Drupal 5 Released
January 21st, 2007 by mikeThe release of Drupal 5 creates a wondrous plethora of feelings inside me. They range from a curious awe to a less curious nausea. It also leads me to a long list of questions. Questions such as “Did they fix the API?”, “Did they fix any of the scalability and performance issues?”, and “Does it still rely so heavily on the database?”. I’m currently working on a blog project for a very large company that I won’t name. Despite the many problems that this company has had with Drupal implementations in the past, they chose to use it again, on this project. I don’t intend for this post to be fair or objective. I’m not writing a review and I’m sorry if the title confused you. I filed this post under rant, and that’s exactly what it’s going to be.

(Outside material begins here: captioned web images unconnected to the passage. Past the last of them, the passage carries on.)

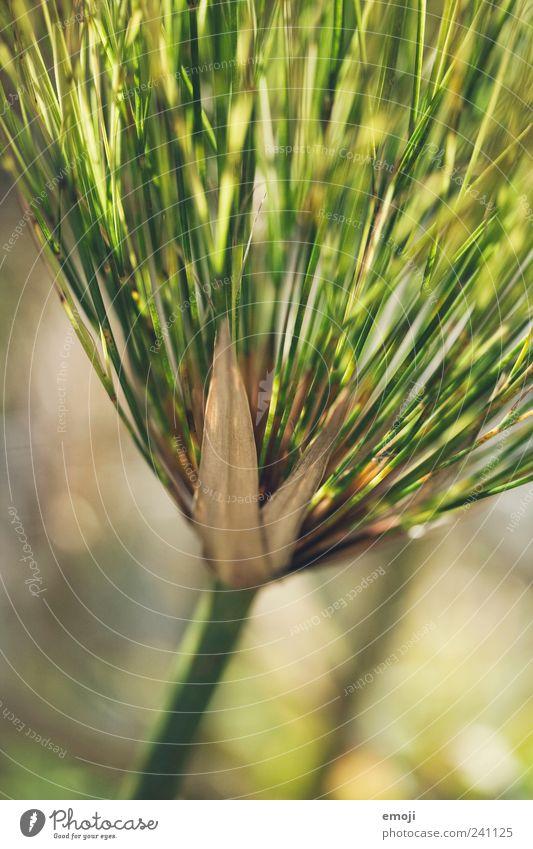 green Natur grün Pflanze Gras frisch Stengel Halm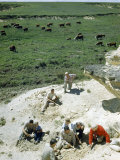 People Excavate the Spine of an Extinct Mosasaur on a Prairie Pasture Photographic Print by Jack Fletcher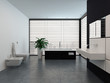 Luxury modern black and white bathroom interior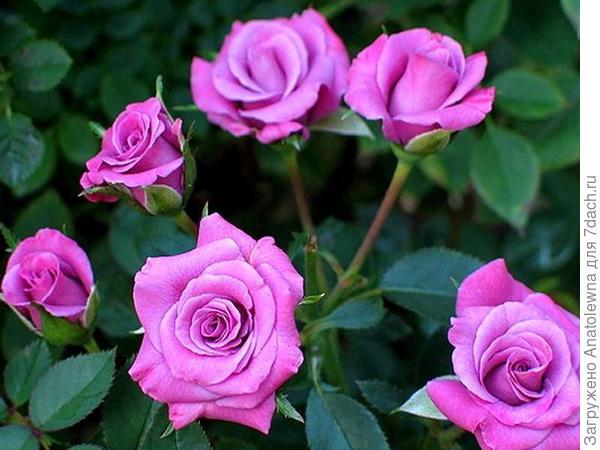 """сайт магазина """"Сады Семирамиды"""" - Миниатюрная роза Lavender Meillandina, Высота растения 45-50 см"""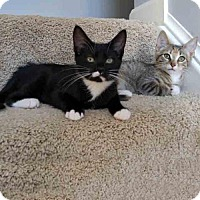 Domestic Shorthair Kitten for adoption in Arlington, Virginia - Maggie and Misty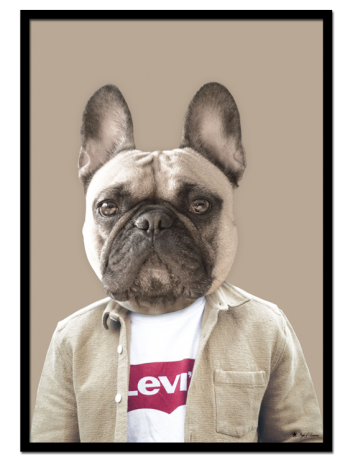 "Frankie The Bulldog poster | Poster of a french bulldog in a shirt and Levis t-shirt. Match with ""Bill The Bull Terrier""."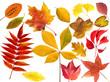 canvas print picture - Herbstblaetter; bunt; leuchtend; Blatt; Blaetter;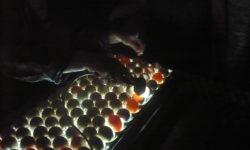 Миражирование яиц с овоскопом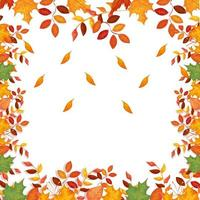 frame decoration of leafs autumn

Here are a few of the biggest problems that I’ve experienced while working with Drupal:
1. The Core
Let me start by saying that the Drupal core was designed by ametures with no experience whatsoever in architecting usable software. Its messy, kludgey, and filled with implementation problems and beginner mistakes. For example, when a part of the core reaches a point in the execution where it is time to call one of the “hook”s, it calls a function named “module_invoke_all”. What this function (and all of the functions it calls) does is loop over an array of names of every module installed and active in the running system, check to see if there is a function defined called module_name . “_” . hook_name, and if so, execute it. This is horribly slow and ugly. I would have implemented a data structure that holds pointers to, er name strings of the implemented hooks. Each module would create a copy of that data structure, populate it, and then register it with the system, perhaps with a function called “register_callback” ;).
2. Database interaction
To put it in the (slightly modified) words of one of my esteemed colleagues: Drupal eats database resources like a fat man eats M&M’s. Drupal’s database usage is unbelievably high. The “just one more [query] won’t hurt” mentality that the engineers approached the system’s design with can cause crippling effects on even the most powerful database engines. With a few modules installed, Drupal can take over 150 database queries to render a single page. Where does drupal store user settings? The database. Where does it store cached files? The database. Where does it store user sessions? The database. Where does it store menu options, module information, form information, state tracking, error and warning logs, missed hits? The database, the database, the database, etc.
3. Scalability
In addition to the aforementioned items, Drupal is set up, by default, to handle all 404 errors. What this means is that every missed request that comes to your site requires drupal to load, bootstrap itself, run some (~10+) database queries, print a 404 page, and die. Every time. There is a cronjob that must be run on a regular basis to keep the cache table clean, and every time the system does a write to any one of the cache tables, Drupal “write locks” the entire table. What this means is that no ‘read’ queries can execute until the write query finishes, and if the application crashes… oh well.
4. Security
I haven’t had much time to spend looking for holes in the design, but I can say one thing about the system security that I noticed after about 30 seconds of using it. If Drupal looses connection to the database, by default it prints - to the world - a page that contains the username and host that the database is running on. Thanks for answering 2 of the 3 questions I need to break in.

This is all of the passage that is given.